Zhou Luping, Hartley Richard, Wang Lei, Lieby Paulette, Barnes Nick
RSISE, Australian National University, Canberra, ACT 0200, Australia.
IEEE Trans Med Imaging. 2009 Jun;28(6):937-50. doi: 10.1109/TMI.2009.2012556. Epub 2009 Jan 19.
Identifying the shape difference between two groups of anatomical objects is important for medical image analysis and computer-aided diagnosis. A method called "discriminative direction" in the literature has been proposed to solve this problem. In that method, the shape difference between groups is identified by deforming a shape along the discriminative direction. This paper conducts a thorough study about inferring this discriminative direction in an efficient and accurate way. First, finding the discriminative direction is reformulated as a preimage problem in kernel-based learning. This provides a complementary but conceptually simpler solution than the previous method. More importantly, we find that a shape deforming along the original discriminative direction cannot faithfully maintain its anatomical correctness. This unnecessarily introduces spurious shape differences and leads to inaccurate analysis. To overcome this problem, this paper further proposes a regularized discriminative direction by requiring a shape to conform to its underlying distribution when it deforms. Two different approaches are developed to impose the regularization, one from the perspective of probability distributions and the other from a geometric point of view, and their relationship is discussed. After verifying their superior performance through controlled experiments, we apply the proposed methods to detecting and localizing the hippocampal shape difference between sexes. We get results consistent with other independent research, providing a more compact representation of the shape difference compared with the established discriminative direction method.

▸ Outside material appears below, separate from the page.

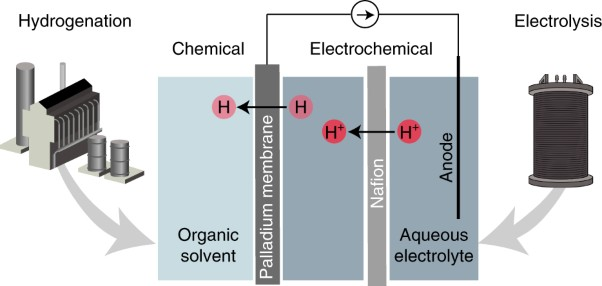 Complete electron economy by pairing electrolysis with hydrogenation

识别两组解剖对象之间的形状差异对于医学图像分析和计算机辅助诊断至关重要。文献中提出了一种名为“判别方向”的方法来解决这个问题。在该方法中,通过沿判别方向对形状进行变形来识别组间的形状差异。本文对以高效且准确的方式推断此判别方向进行了深入研究。首先,将寻找判别方向重新表述为基于核学习中的原像问题。这提供了一种与先前方法互补但概念上更简单的解决方案。更重要的是,我们发现沿原始判别方向变形的形状不能如实地保持其解剖学正确性。这不必要地引入了虚假的形状差异并导致分析不准确。为克服此问题,本文通过要求形状在变形时符合其潜在分布,进一步提出了一种正则化判别方向。开发了两种不同的方法来施加正则化,一种从概率分布的角度,另一种从几何角度,并讨论了它们之间的关系。通过对照实验验证了它们的优越性能后,我们将所提出的方法应用于检测和定位两性之间海马体形状差异。我们得到的结果与其他独立研究一致,与已确立的判别方向方法相比,提供了更紧凑的形状差异表示。